Atlanta-based rapper, writer, and producer Oliver Twixt (pronounced “twist”) uses very few words— “hip-hop artist and content creator,” to be exact—to encapsulate his creative essence. He’s the embodiment of “show, don’t tell”: With neon-piped fashion, a shocking streak of Storm-inspired silver hair, and an air-tight flow that drives each of his confident, succinct verses, Twixt lets his style speak for itself. “My work reflects how I view the world through these Black boy eyes of joy,” he explained to The A.V. Club. “Everything I make comes from my heart.”
Mind you, the busy artist and Morehouse alum makes quite a few things as a seasoned content creator, including reality television for the webseries Chasing Atlanta. What garners the most attention (aside from his boisterous style) are his electrifying remixes—ReTwixts, if you will—where he exorcises the kinetic energy he draws from a number of inspirations like Cardi B., Lil’ Kim, Nicki Minaj, Lizzo, and Janet Jackson, just to name a few. While women in hip-hop and R&B still struggle to receive the same robust recognition regularly heaped onto their male counterparts, Oliver pays fitting homage to some of those same female performers who, in part, inform his unique expressions of gender. “I’m very happy to be a man,” Oliver asserted. “However, I just felt like the attitude and mold in which a woman presents herself better suits me.
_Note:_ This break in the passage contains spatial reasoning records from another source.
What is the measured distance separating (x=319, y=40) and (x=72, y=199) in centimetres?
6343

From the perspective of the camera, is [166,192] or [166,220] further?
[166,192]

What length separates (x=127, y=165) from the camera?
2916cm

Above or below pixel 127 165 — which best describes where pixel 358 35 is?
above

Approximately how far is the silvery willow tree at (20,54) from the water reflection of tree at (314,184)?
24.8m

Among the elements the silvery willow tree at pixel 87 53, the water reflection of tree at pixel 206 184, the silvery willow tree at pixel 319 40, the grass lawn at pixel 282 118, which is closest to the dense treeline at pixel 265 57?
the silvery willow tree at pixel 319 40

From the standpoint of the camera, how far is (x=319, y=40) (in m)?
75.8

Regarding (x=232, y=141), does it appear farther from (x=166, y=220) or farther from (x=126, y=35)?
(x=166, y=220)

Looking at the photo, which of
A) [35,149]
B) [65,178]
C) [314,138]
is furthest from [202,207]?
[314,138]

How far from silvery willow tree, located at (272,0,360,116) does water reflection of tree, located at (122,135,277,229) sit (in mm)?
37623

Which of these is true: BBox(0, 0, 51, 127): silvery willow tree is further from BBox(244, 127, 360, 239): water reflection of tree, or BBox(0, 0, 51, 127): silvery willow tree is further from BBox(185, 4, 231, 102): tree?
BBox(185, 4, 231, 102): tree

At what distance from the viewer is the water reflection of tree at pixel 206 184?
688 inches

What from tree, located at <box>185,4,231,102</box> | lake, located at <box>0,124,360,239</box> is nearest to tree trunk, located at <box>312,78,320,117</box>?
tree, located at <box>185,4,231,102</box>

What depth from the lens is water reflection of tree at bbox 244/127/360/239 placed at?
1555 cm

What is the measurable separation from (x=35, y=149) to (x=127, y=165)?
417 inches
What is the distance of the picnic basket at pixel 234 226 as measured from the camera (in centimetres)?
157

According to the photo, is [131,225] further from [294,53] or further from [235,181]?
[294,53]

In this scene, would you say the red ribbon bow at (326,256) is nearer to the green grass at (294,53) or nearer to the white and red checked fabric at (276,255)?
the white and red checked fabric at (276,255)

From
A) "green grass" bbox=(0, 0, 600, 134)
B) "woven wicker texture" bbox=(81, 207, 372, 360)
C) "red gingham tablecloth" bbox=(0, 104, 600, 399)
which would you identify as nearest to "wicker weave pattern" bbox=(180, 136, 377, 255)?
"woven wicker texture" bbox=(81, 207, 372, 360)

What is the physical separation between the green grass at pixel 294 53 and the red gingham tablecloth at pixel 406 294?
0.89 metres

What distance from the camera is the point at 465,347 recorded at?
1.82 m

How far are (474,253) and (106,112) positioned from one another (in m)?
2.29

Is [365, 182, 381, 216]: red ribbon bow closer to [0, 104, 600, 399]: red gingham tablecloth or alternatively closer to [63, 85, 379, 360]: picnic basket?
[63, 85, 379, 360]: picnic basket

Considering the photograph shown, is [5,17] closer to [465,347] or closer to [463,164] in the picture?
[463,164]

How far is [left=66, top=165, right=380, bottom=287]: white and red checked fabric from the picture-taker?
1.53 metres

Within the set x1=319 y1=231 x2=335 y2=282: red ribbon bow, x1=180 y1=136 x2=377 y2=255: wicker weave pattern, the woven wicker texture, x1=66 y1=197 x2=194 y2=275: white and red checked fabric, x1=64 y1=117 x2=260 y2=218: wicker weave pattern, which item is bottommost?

This is why I wear clothes that accentuate my body or why I want to look pretty. I respond to that more than the idea of what it means to ‘be a man,’ so to speak. With that, I have always been so drawn to these powerful women who own their bodies, minds, and images.”
And the “Lolly” rapper, in his own way, offers nothing less: Much like his favored female predecessors, Twixt has fashioned his lyricism and bold style into a suit of armor, a way to protect both his peace and autonomy as a gay male rapper aiming to thrive in the hip-hop landscape. A relentlessly fun track like “Sugar,” which Twixt describes as a feel-good effort, even resonates as something radical in the face of an industry that has yet to loudly embrace queer expression from Black men. Armed with a playful Speedo, a breezy strut, and a megawatt smile, Twixt sets his insistence on having a good time—whether that means “being cute in the sands” or in the car with “Foxy Brown on the repeat”—to a sun-dappled Miami-style beat that exudes both summer vibes and unequivocal self-love.
It’s hard to tell whether or not an artist like Twixt would have been allowed the mainstream space to grow as a hip-hop artist even five years ago, when public support of the LGBTQ community from industry mainstays like Jay-Z still wasn’t enough to convince major labels to sign openly gay artists. That’s part of what makes Twixt’s work, imbued with a contagious kind of joy and unflappable confidence, so damn engaging: During a time when queer identity and gender expression were still very touchy subjects within the genre (or when it was seemingly, frustratingly only celebrated when straight artists experimented with their expression, like when Young Thug wore a dress in 2016 for his Jeffery album cover), artists like Twixt had to use their music in order to carve out a space where they could exist authentically. But Twixt remains optimistic that the major successes of Lil Nas X and Todrick Hall are signs of an evolving industry, one that will hopefully recognize him as the burgeoning force of nature that he is. “There are so many avenues for people who are not straight to make money as hip-hop artists,” he said. “My whole living comes from just being Oliver Twixt. That’s not something we probably would have seen years ago that we are seeing now. Is there more to be done? Of course, but have we come a long, long way.”